(Data to examine Opens)

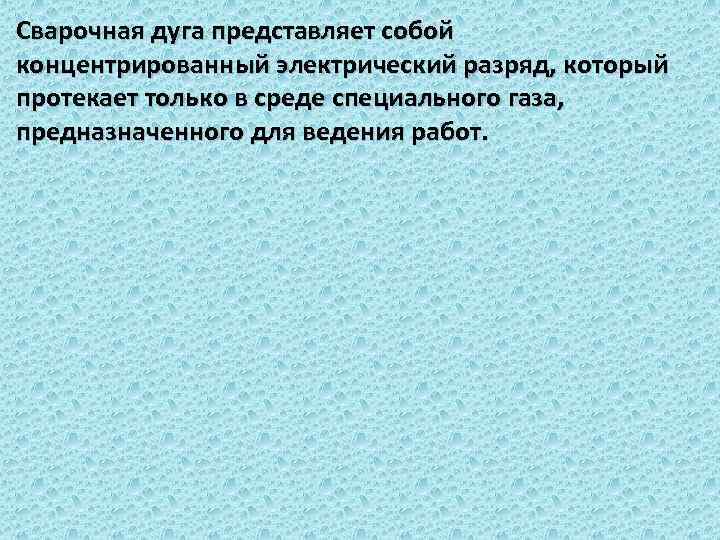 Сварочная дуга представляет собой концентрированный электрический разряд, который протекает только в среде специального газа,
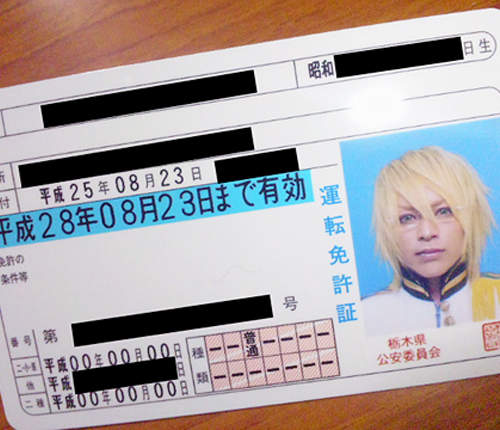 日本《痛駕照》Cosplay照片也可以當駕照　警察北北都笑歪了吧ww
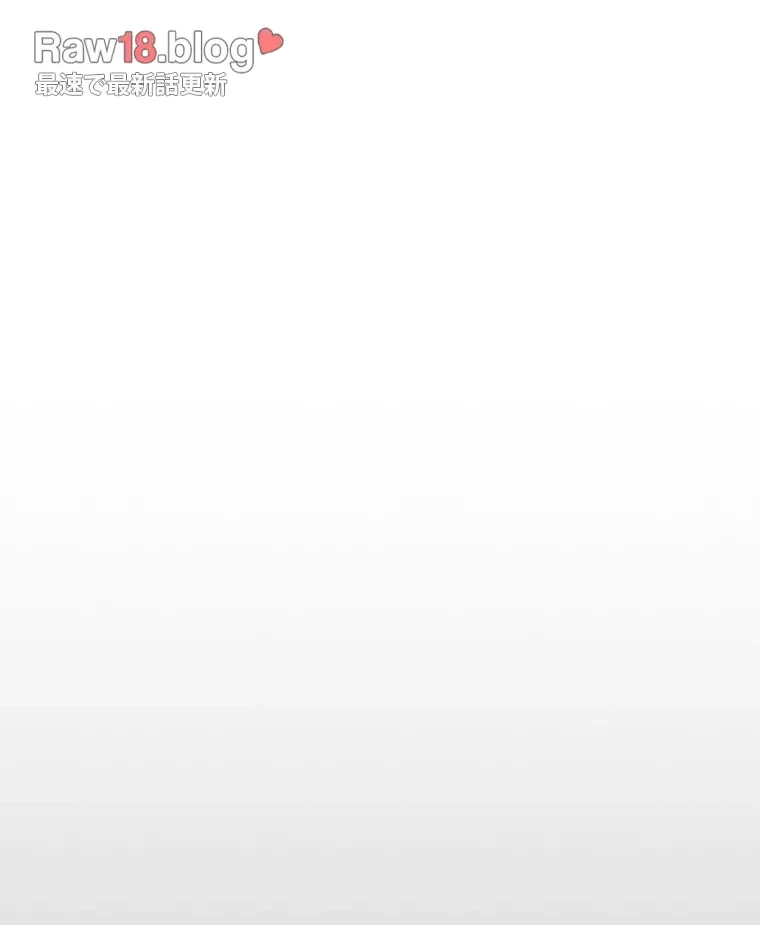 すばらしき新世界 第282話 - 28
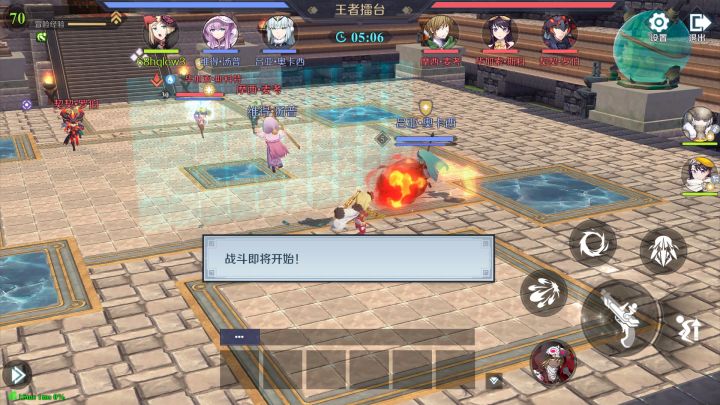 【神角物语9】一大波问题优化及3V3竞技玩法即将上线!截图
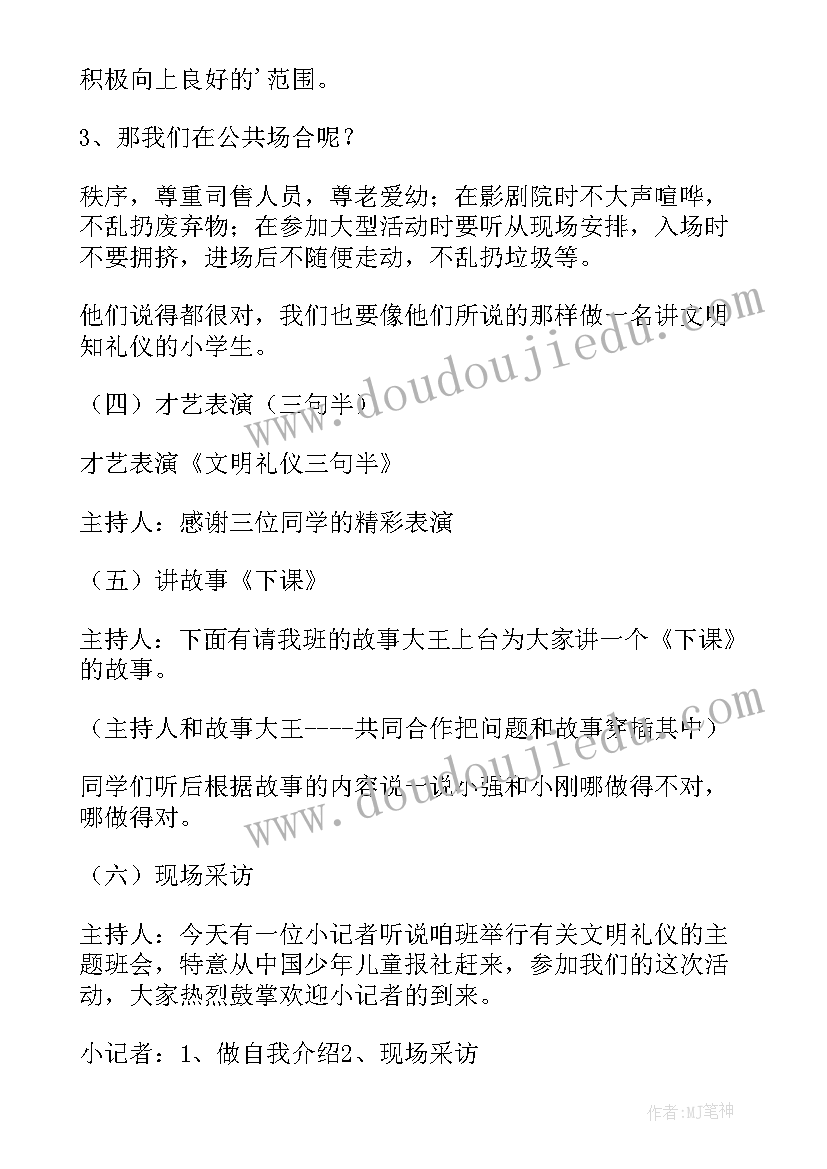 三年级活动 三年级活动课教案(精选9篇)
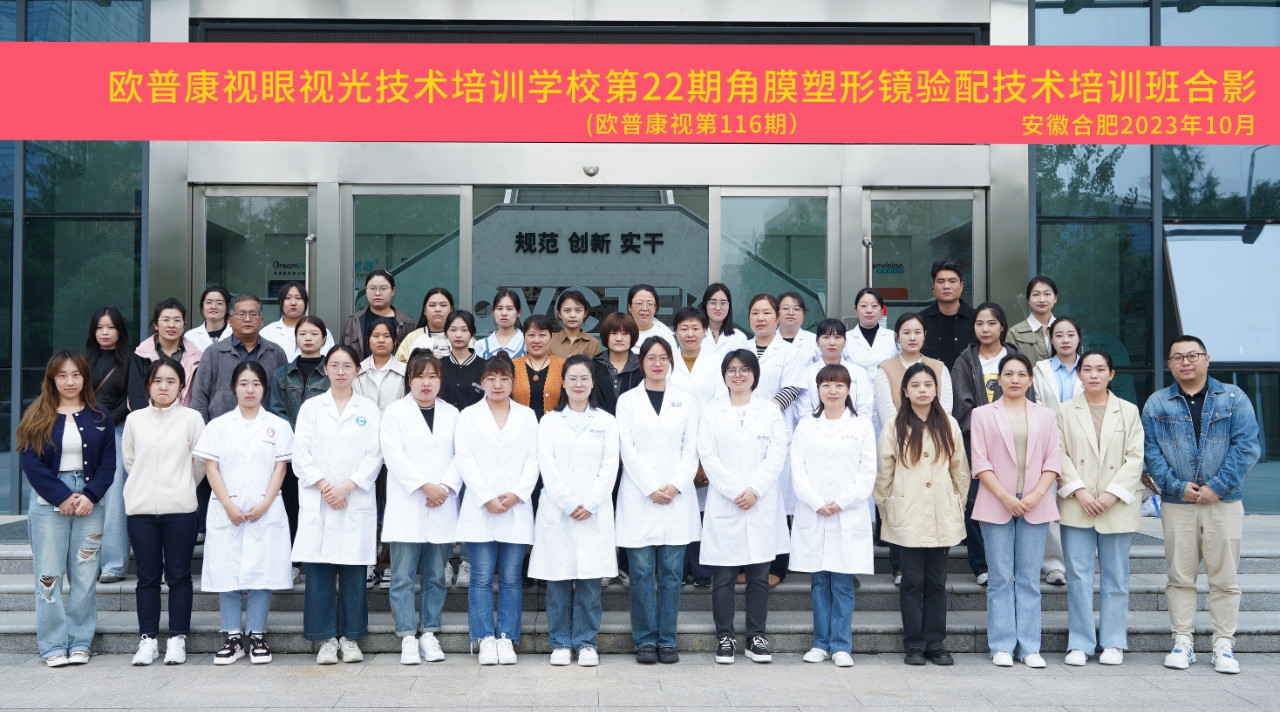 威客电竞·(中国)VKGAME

(Data to examine Closes)

* Exercise description:
Word for word, write out each of the records, but not the pictures.

* Response to the exercise:
 Сварочная дуга представляет собой концентрированный электрический разряд, который протекает только в среде специального газа,
 日本《痛駕照》Cosplay照片也可以當駕照　警察北北都笑歪了吧ww
 すばらしき新世界 第282話 - 28
 【神角物语9】一大波问题优化及3V3竞技玩法即将上线!截图
 三年级活动 三年级活动课教案(精选9篇)
 威客电竞·(中国)VKGAME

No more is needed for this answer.